Burkeybile’s principal duty regarding the note in question was the same as that of the Campbells: to pay the balance due. None of the parties involved was under any duty to seek renewal of the loan. Thus, even if Burkeybile’s failure to provide financial statements was “misconduct” to the extent that such statements were required under the note, it was not misconduct of the sort required for application of the unclean hands doctrine to Burkeybile’s claim for contribution. In considering application of that doctrine, Missouri courts have consistently recognized that “ ‘[wjhat is material is not that the plaintiff’s hands are dirty, but that he dirties them in acquiring the right he now asserts.’ ” Karpierz v. Easley, 68 S.W.3d 565, 572 (Mo.App. W.D.2002) (citation omitted). The right to contribution asserted by Burkeybile in the present suit does not derive from the bank’s decision not to renew the loan by way of another promissory note. Rather, it arises directly out of the fact that he has paid a, disproportionate share of his obligation under the last note executed and discharged liability of the Campbell’s on the note.

That Burkeybile and the Campbells were equal co-obligors on the bank loan at issue was uncontradicted at trial. Similarly, all parties agree that Burkeybile has paid a disproportionate share of the debt owed to the bank. In its findings of fact, the trial court determined that, of the $94,339.34 expended to retire the debt and pay expenses of interest, attorney fees and costs, Burkeybile contributed $68,408.28. The Campbells do not challenge these findings on appeal.
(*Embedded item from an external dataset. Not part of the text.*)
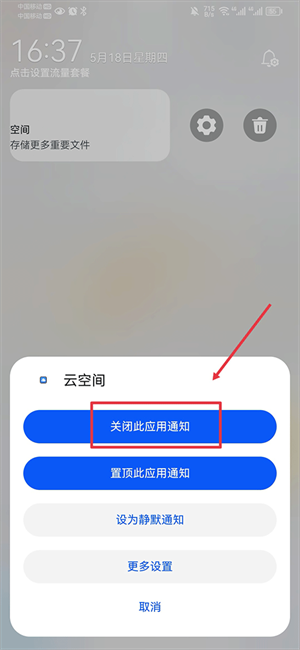 怎么关闭通知截图3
Under the facts and circumstances of the present case, it cannot be said that application of the doctrine of unclean hands would promote right and justice. The judgment of the trial court is, accordingly, affirmed.

EDWIN H. SMITH, Judge, and LISA WHITE HARDWICK, Judge, concur. 
      
      . The Campbells’ point relied on is not in technical compliance with Rule 84.04(d) because it fails to "state concisely the legal reasons for appellant’s claim of reversible error” and "why, in the context of the case, those legal reasons support the claim of reversible error.” Nonetheless, it seems that opposing counsel has successfully identified and replied to the issues raised on appeal, and the deficiencies do not "impede disposition of the case on its merits.” Jerman v. Jerman, 135 S.W.3d 536, 537 (Mo.App. S.D.2004). Since the primary deficiency in the Campbells' point seems to consist of a rather transparent attempt to manipulate the standard of review on appeal, the actual thrust of the argument presented is readily discernible, and a dismissal for noncompliance with Rule 84.04 is not warranted. Cf. Gen. Plywood Corp. v. S.R. Brunn Const. Co., 511 S.W.2d 905, 907 (Mo.App. W.D.1974).
     
      
      . The Campbells also suggest, in the argument section of their brief, that the trial court erred in "failing to weigh the equities against each individual [third party] defendant,” because Wanda and Dana Campbell are connected to the transactions at issue only as co-signors on the surety agreements, whereas Larry and Brian Campbell, as principals in the corporate entity, had much more substantial involvement with the debt. This general argument is also restated in the Campbells' reply brief, but is not raised in the Campbells’ point relied on. Therefore, this claim of error has not been preserved for review by this court. See Thummel v. King, 570 S.W.2d 679, 686 (Mo. banc 1978) (describing perils inherent in allowing appellate courts to search the argument portion of a brief to determine "the nature of the contentions asserted”).
     
      
      . The trial court noted that:
      The position taken by LARRY and BRIAN that all losses sustained by NORTHWEST were as a result of BURKEYBILE’s unilateral actions or inactions are unpersuasive. The suggestion that BURKEYBILE is not entitled to recovery as he comes into equity with "unclean hands" can be observed to apply similarly to LARRY and BRIAN. It is clear that there is plenty of blame to go around for all the principals for the nonperformance upon the NOTE.